QBee - a speculative social media platform

By Rob Zwetsloot. Posted

Clodagh O’Mahony’s university thesis project records touch and voice data to award points for social interaction

On her website, Clodagh O’Mahony describes herself as a “multi-disciplinary designer with experience in product, graphic, and UX/UI design, as well as illustration and media production.”
Having completed her BSc in Product Design and Technology at the University of Limerick, Clodagh went on to study for her master’s degree at the same establishment, this time in Interactive Media. This is where the Raspberry Pi comes in.

QBee is one of the entries in our Top 75 Projects community vote!
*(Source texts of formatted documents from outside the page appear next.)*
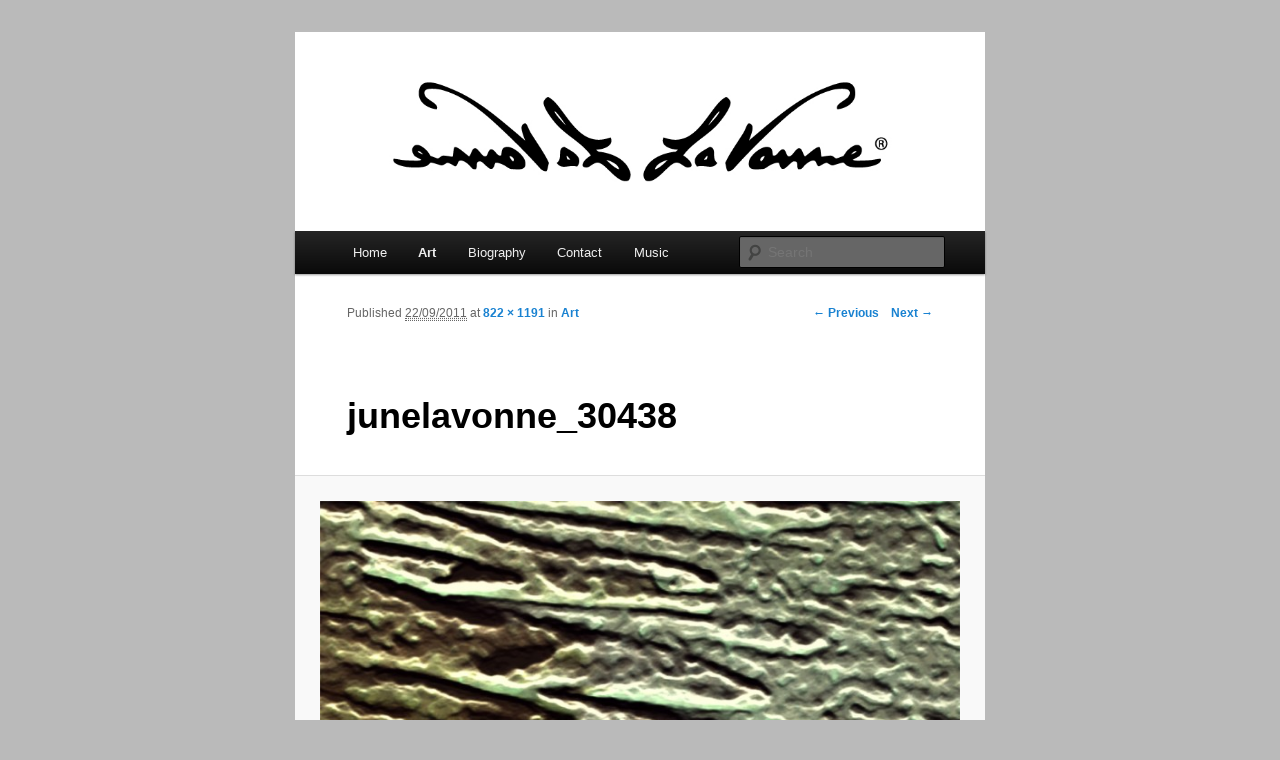

--- FILE ---
content_type: text/html; charset=UTF-8
request_url: https://www.junelavonne.com/wordpress/?attachment_id=697
body_size: 1864
content:
<!DOCTYPE html>
<!--[if IE 6]>
<html id="ie6" dir="ltr" lang="de-DE">
<![endif]-->
<!--[if IE 7]>
<html id="ie7" dir="ltr" lang="de-DE">
<![endif]-->
<!--[if IE 8]>
<html id="ie8" dir="ltr" lang="de-DE">
<![endif]-->
<!--[if !(IE 6) | !(IE 7) | !(IE 8)  ]><!-->
<html dir="ltr" lang="de-DE">
<!--<![endif]-->
<head>
<meta charset="UTF-8" />
<meta name="viewport" content="width=device-width" />
<title>junelavonne_30438 | June LaVonne</title>
<link rel="profile" href="http://gmpg.org/xfn/11" />
<link rel="stylesheet" type="text/css" media="all" href="https://www.junelavonne.com/wordpress/wp-content/themes/twentyeleven/style.css" />
<link rel="pingback" href="http://www.junelavonne.com/wordpress/xmlrpc.php" />
<!--[if lt IE 9]>
<script src="https://www.junelavonne.com/wordpress/wp-content/themes/twentyeleven/js/html5.js" type="text/javascript"></script>
<![endif]-->
<link rel="alternate" type="application/rss+xml" title="June LaVonne &raquo; Feed" href="https://www.junelavonne.com/wordpress/?feed=rss2" />
<link rel="alternate" type="application/rss+xml" title="June LaVonne &raquo; Comments Feed" href="https://www.junelavonne.com/wordpress/?feed=comments-rss2" />
<link rel="EditURI" type="application/rsd+xml" title="RSD" href="https://www.junelavonne.com/wordpress/xmlrpc.php?rsd" />
<link rel="wlwmanifest" type="application/wlwmanifest+xml" href="https://www.junelavonne.com/wordpress/wp-includes/wlwmanifest.xml" /> 
<meta name="generator" content="WordPress 3.3.2" />
<link rel='canonical' href='https://www.junelavonne.com/wordpress/?attachment_id=697' />
<style type="text/css">
body.custom-background { background-color: #bababa; }
</style>
	<style type="text/css">
			#site-title,
		#site-description {
			position: absolute !important;
			clip: rect(1px 1px 1px 1px); /* IE6, IE7 */
			clip: rect(1px, 1px, 1px, 1px);
		}
		</style>
	</head>

<body class="attachment single single-attachment postid-697 attachmentid-697 attachment-jpeg custom-background single-author singular one-column content">
<div id="page" class="hfeed">
	<header id="branding" role="banner">
			<hgroup>
				<h1 id="site-title"><span><a href="https://www.junelavonne.com/wordpress/" title="June LaVonne" rel="home">June LaVonne</a></span></h1>
				<h2 id="site-description">Art, Music, Videos</h2>
			</hgroup>

						<a href="https://www.junelavonne.com/wordpress/">
									<img src="https://www.junelavonne.com/wordpress/wp-content/uploads/2011/09/logo_June_LaVonne.jpg" width="1000" height="288" alt="" />
							</a>
			
							<div class="only-search with-image">
					<form method="get" id="searchform" action="https://www.junelavonne.com/wordpress/">
		<label for="s" class="assistive-text">Search</label>
		<input type="text" class="field" name="s" id="s" placeholder="Search" />
		<input type="submit" class="submit" name="submit" id="searchsubmit" value="Search" />
	</form>
				</div>
			
			<nav id="access" role="navigation">
				<h3 class="assistive-text">Main menu</h3>
								<div class="skip-link"><a class="assistive-text" href="#content" title="Skip to primary content">Skip to primary content</a></div>
				<div class="skip-link"><a class="assistive-text" href="#secondary" title="Skip to secondary content">Skip to secondary content</a></div>
								<div class="menu"><ul><li ><a href="https://www.junelavonne.com/wordpress/" title="Home">Home</a></li><li class="page_item page-item-12 current_page_ancestor current_page_parent"><a href="https://www.junelavonne.com/wordpress/?page_id=12">Art</a></li><li class="page_item page-item-2"><a href="https://www.junelavonne.com/wordpress/?page_id=2">Biography</a></li><li class="page_item page-item-728"><a href="https://www.junelavonne.com/wordpress/?page_id=728">Contact</a></li><li class="page_item page-item-28"><a href="https://www.junelavonne.com/wordpress/?page_id=28">Music</a></li></ul></div>
			</nav><!-- #access -->
	</header><!-- #branding -->


	<div id="main">
		<div id="primary" class="image-attachment">
			<div id="content" role="main">

			
				<nav id="nav-single">
					<h3 class="assistive-text">Image navigation</h3>
					<span class="nav-previous"><a href='https://www.junelavonne.com/wordpress/?attachment_id=696' title='junelavonne_30437'>&larr; Previous</a></span>
					<span class="nav-next"><a href='https://www.junelavonne.com/wordpress/?attachment_id=698' title='junelavonne_30439'>Next &rarr;</a></span>
				</nav><!-- #nav-single -->

					<article id="post-697" class="post-697 attachment type-attachment status-inherit hentry">
						<header class="entry-header">
							<h1 class="entry-title">junelavonne_30438</h1>

							<div class="entry-meta">
								<span class="meta-prep meta-prep-entry-date">Published </span> <span class="entry-date"><abbr class="published" title="18:09">22/09/2011</abbr></span> at <a href="http://www.junelavonne.com/wordpress/wp-content/uploads/2011/09/junelavonne_30438.jpg" title="Link to full-size image">822 &times; 1191</a> in <a href="https://www.junelavonne.com/wordpress/?page_id=12" title="Return to Art" rel="gallery">Art</a>															</div><!-- .entry-meta -->

						</header><!-- .entry-header -->

						<div class="entry-content">

							<div class="entry-attachment">
								<div class="attachment">
									<a href="https://www.junelavonne.com/wordpress/?attachment_id=698" title="junelavonne_30438" rel="attachment"><img width="706" height="1024" src="http://www.junelavonne.com/wordpress/wp-content/uploads/2011/09/junelavonne_30438-706x1024.jpg" class="attachment-848x1024" alt="junelavonne_30438" title="junelavonne_30438" /></a>

																	</div><!-- .attachment -->

							</div><!-- .entry-attachment -->

							<div class="entry-description">
																							</div><!-- .entry-description -->

						</div><!-- .entry-content -->

					</article><!-- #post-697 -->

						<div id="comments">
	
	
			<p class="nocomments">Comments are closed.</p>
	
									
</div><!-- #comments -->

				
			</div><!-- #content -->
		</div><!-- #primary -->


	</div><!-- #main -->

	<footer id="colophon" role="contentinfo">

			

			<div id="site-generator">
								<a href="http://wordpress.org/" title="Semantic Personal Publishing Platform" rel="generator">Proudly powered by WordPress</a>
			</div>
	</footer><!-- #colophon -->
</div><!-- #page -->


</body>
</html>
For her thesis project, Clodagh created a dress and an accompanying website to comment on the progression of social media interaction – the idea that it’s getting harder and harder to ‘hide’ on platforms such as Facebook and Twitter due to the sheer amount of personal information we pump into our timelines. Whereas a person could once create an entirely new persona through the predominantly text-based interaction of blogs and chat rooms, we now live a more visual existence online. Photo, video, and emojis have replaced textual communication, adding more ‘face’ to the name, and inevitably adding more reality. With this in mind, Clodagh set out to design “a wearable connected platform that introduces what is sold as a ‘purer’ form of social media. The quantitative data means users would have to go to extraordinary lengths to misrepresent their lives, thereby making its information more reliable than that of its competitors.”
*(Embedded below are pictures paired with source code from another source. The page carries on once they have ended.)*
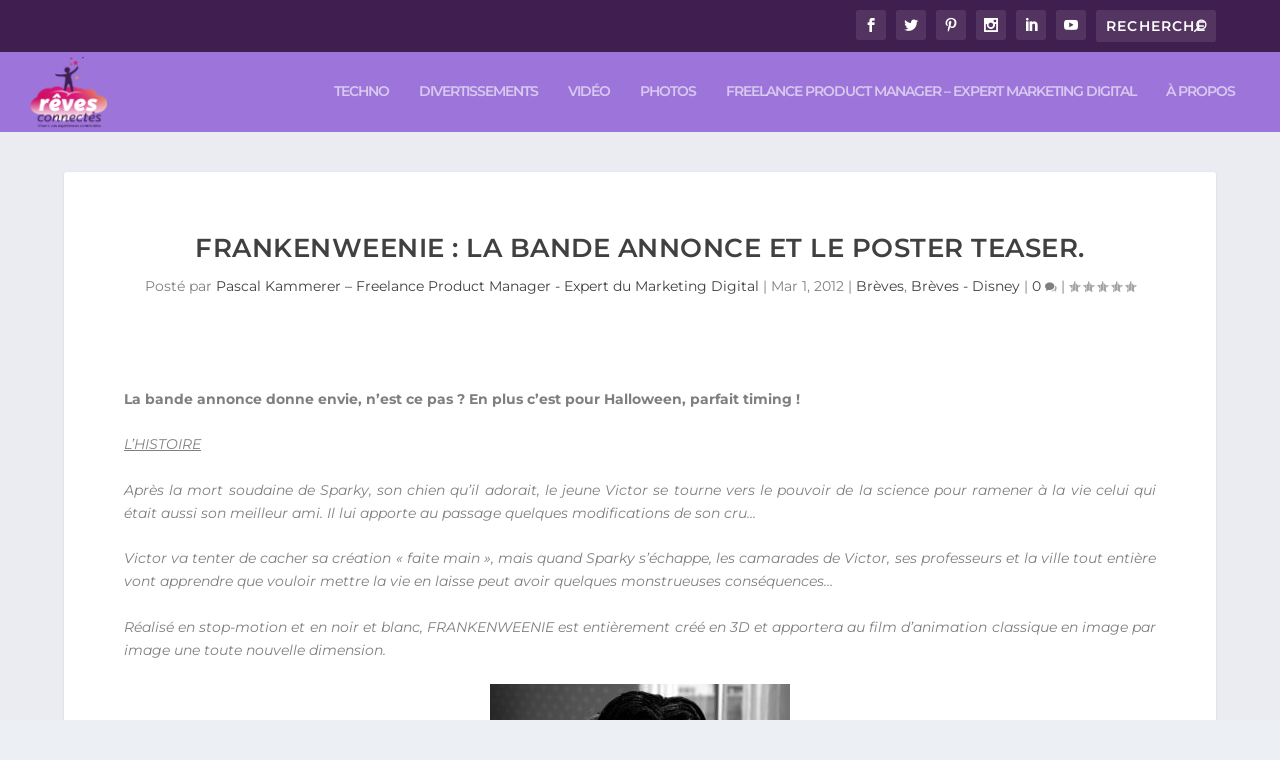

--- FILE ---
content_type: text/css
request_url: https://papacitoyen.reves-connectes.com/wp-content/cache/min/1/wp-content/uploads/wtfdivi/wp_head.css?ver=1758700288
body_size: -122
content:
#footer-info+#footer-info{display:none}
 The  honeycomb shape matches the QBee branding

Clodagh created a corporation named ‘QBee’, an abbreviation of Queen Bee, with the associated honeycomb theme playing a significant part in the look of both the dress and website. This corporation, if given true life, would provide a range of wearable tech – similar to her dress – that would allow for the recording of social interaction data, updating it to the wearer’s online QBee account.

The aim of the build is to record physical interactions between the wearer and the people with whom they come into contact in the real world. A touch to the waist, for example, would be recorded with a certain set of points, whereas a touch to the back would record another. Alongside this physical interaction data, a microphone is used to listen out for any of a series of keywords that are listed as either positive or negative, whereupon the relevant point data can be recorded.

The build incorporates an Adafruit 12-key capacitive touch sensor breakout board, Pimoroni Blinkt, fibre optics, and a Raspberry Pi, all fitted within a beautiful hexagonal 3D-printed casing.
Clodagh’s aim was to use the Blinkt and fibre optics to add colour to the data recording: the touch of a hand to the waist activates the dress to glow a warm purple, a touch to the hip turns it green, and so on.

 The fibre optics are what give the dress its changing colour

The dress went through a couple of redesigns throughout the process of the build, all documented on Clodagh’s Instagram account (magpi.cc/2eJgHuZ), allowing for improvements to cost, comfort, and usability factors. The original dress, though fitting exactly to the design plan of colour-related sectors, wasn’t very comfortable. This led Clodagh to create another. Though the second dress doesn’t offer exactly the same functionality, it does look the way she wanted, and still uses the Blinkt, though in a slightly different manner. Touch the new dress in any of the sectors and the Blinkt runs through a rainbow sequence until the touch is concluded: it is enough to demonstrate the idea of data recording and capacitive touch.